Should we stop a company from unplugging a conscious computer? That is what a question from the conscious machines section of Ray Kurzweil's site. Here is what they did to test the legality of the issue.
Attorney Dr. Martine Rothblatt filed a motion for a preliminary injunction to prevent a corporation from disconnecting an intelligent computer in a mock trial at the International Bar Association conference in San Francisco, Sept. 16, 2003. The issue could arise in a real court within the next few decades, as computers achieve or exceed the information processing capability of the human mind and the boundary between human and machine becomes increasingly blurred.
Many people disagree about whether or not conscious machines will arise. I think they will, though they won't be like humans. (We conquered flight, but airplanes don't work exactly like birds – I think consciousness may turn out the same way) I am not so much worried about the legal issues involved in whether or not machines have rights. I am concerned about the outcry when the robots begin to replace housekeepers, clerks, security guards, and other low wage jobs.

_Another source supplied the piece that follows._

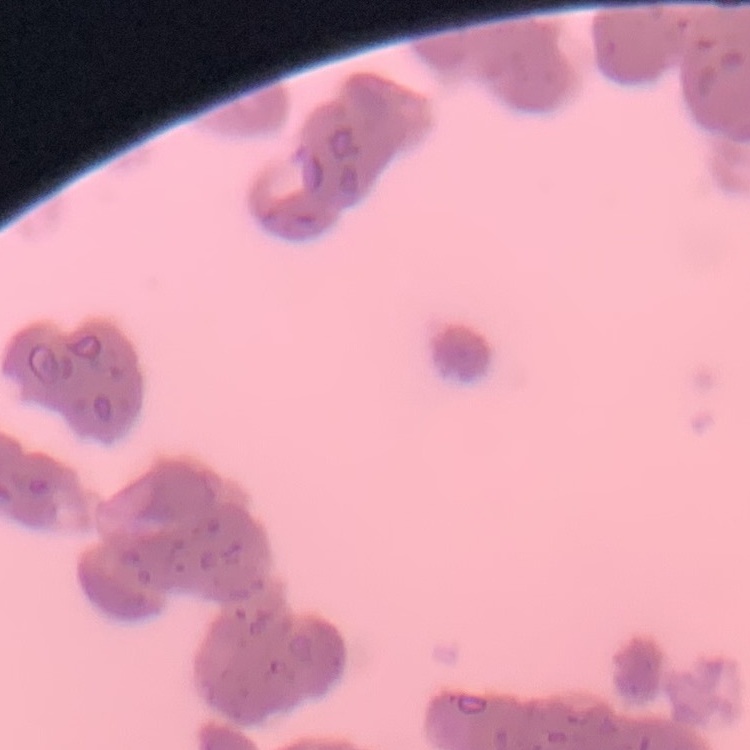

Summary:
  - Erythrocyte morphology: rouleaux formation
  - Stain: Field's or Giemsa
  - Preparation: thin peripheral smear
  - Image type: one tile cut from a larger photomicrograph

Rodney Brooks of MIT's AI Lab thinks robots will never surpass humans totally, because we will upgrade ourselves with neurochips to stay one step ahead. But the poor will not have access to such chips, and will be the first to be rendered useless to society (from an economic perspective). I think this dilemma is a perfect example of why future business leaders need to study more than just accounting, finance and marketing. People sometimes say that philosophy, ethics and psychology aren't necessary in this day and age, but I think we need them more than ever.